Namun sekali lagi Rendra tidak mau disentuh oleh Selvi, "Udah gue peringati, jangan deket-deket sama gue kenapa masih lo langgar, Hah?!"
"Emang salah kalau aku mau deket sama kamu? Kita udah tunangan sayang," namun Selvi sedikit mengernyitkan dahi, saat tau jika di jari manis Rendra tidak ada cincin yang melingkar.
"Kok kamu gak pakek cincin tunangan kita?"
Rendra mengangkat satu alisnya, "Sejak kapan kita tunangan? Emang gue pernah bilang ada rasa ke lo? Gak kan? Jadi stop ganggu hidup gue!"
"Om Danu sudah memintamu untuk menikahi ku, Rendra. Kalau sampai ayahmu tau kamu masih bersikap seperti ini terhadapku. Aku bisa pastikan kamu bakalan dicoret dari Keluarga Wilson!" ancam Selvi.
"Oh, kalau gitu silahkan!" balas Rendra dengan santai.Melihat itu Selvi tentu saja merasa kesal.
"Sebenarnya apa yang kurang dari diri aku, Rendra? Sampai-sampai kamu terus menolak ku?"
"Udah gue katakan dari sebelumnya. Gue gak cinta apalagi tertarik sama lo. Dan urusan kita bertunangan itu semua cuma untuk kepentingan perusahaan ayah lo dan ayah gue," Rendra menatap dingin Selvi.
"Jadi, jangan berharap kita bakalan menikah. Setelah urusan bisnis keluarga kita selesai, kesepakatan kita bertunangan juga selesai. Paham?"
"Gak! Aku gak terima!" Selvi merasa kesal. Bisa-bisanya dia cuma dijadikan alat untuk membuat bisnis keluarga mereka sukses.
"Terima gak terima, lo sendiri yang memulai. Lo terlalu obsesi sama gue semenjak gue udah jadi CEO,"
"Bahkan lo sendiri yang bujuk, dan paksa ayah lo agar membuat kesepakatan dengan ayah gue. Dengan iming-iming untuk menaikan saham perusahaan, biar lo bisa tunangan sama gue," ucap Rendra dengan penuh penekanan.
Selvi yang merasa tidak terima, dengan semua perkataan Rendra tentang dirinya. "Rendra! Bukannya dulu lo suka sama gue?"
"Itu dulu, dan sekarang udah gak lagi."
"Kenapa?"
"Lo masih bisa nanya kenapa?" Rendra tersenyum sinis melihat sikap Selvi, yang lupa dengan kesalahannya di masa lalu.

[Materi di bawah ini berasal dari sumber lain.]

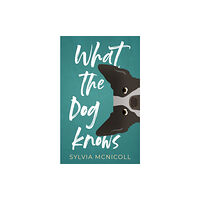 Dundurn Group Ltd What the Dog Knows (häftad, eng)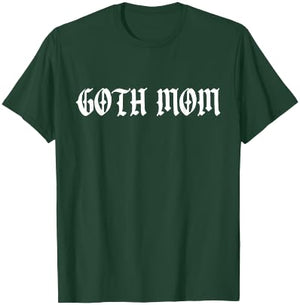 Goth Mom T-Shirt - T-Shirt | Forest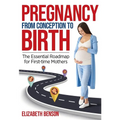 Pregnancy from Conception to Birth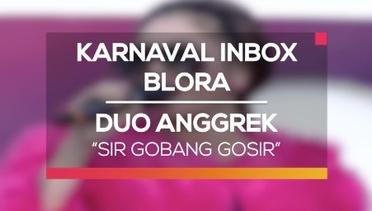 Duo Anggrek - Sir Gobang Gosir (Karnaval Inbox Blora)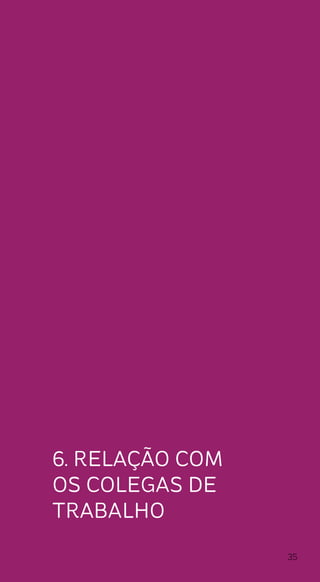 35
6. Relação com
os Colegas de
trabalho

"Udahlah, lebih baik lo pergi dari sini sekarang juga!" usir Rendra dengan suara dingin.
"Gak! Aku gak mau, Rendra. Dan kamu tidak bisa mengusirku seperti ini. Aku ini tunang-"
"Ahhhh! Rendra... sakittttt," rintih Selvi saat Rendra dengan tega mencengkram kasar rahangnya.
"Udah gue bilang, pertunangan kita hanya sekedar formalitas 2 perusahaan. Jadi," Rendra menghempaskan wajah Selvi dengan kasar.
"Stop bersikap seolah-olah kita mempunyai hubungan. Camkan itu!" Rendra menunjuk kasar wajah Selvi.
Air mata jatuh menetes di pipi Selvi, namun dengan cepat ia menghapusnya. "Baik kalau itu maumu. Tapi ingat ini baik-baik. Suka tidak suka, mau tidak mau, kita tetap akan menikah bulan depan. Camkan itu juga Elvaro Rendra Wilson!" Selvi langsung pergi meninggalkan ruang kerja Rendra dengan perasaan terluka.